[Opening Data below section]

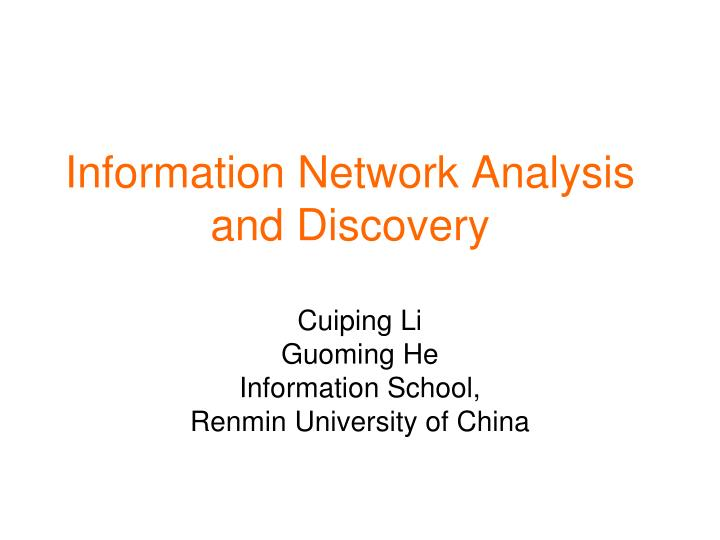 information network analysis and discovery n.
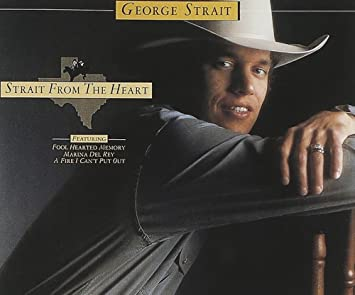 Image result for george strait strait from the heart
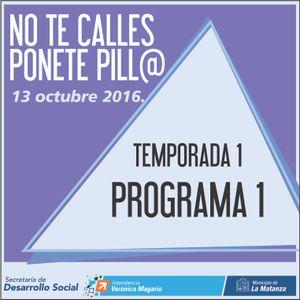 No te Calles Ponte Pillo - Temporada 1 - Programa 1 - 13/10/2016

[Closing Data below section]

• Task directions:
All of the lines above must be printed again exactly, and no picture may appear in the copy.

• Task output:
 information network analysis and discovery n.
 Image result for george strait strait from the heart
 No te Calles Ponte Pillo - Temporada 1 - Programa 1 - 13/10/2016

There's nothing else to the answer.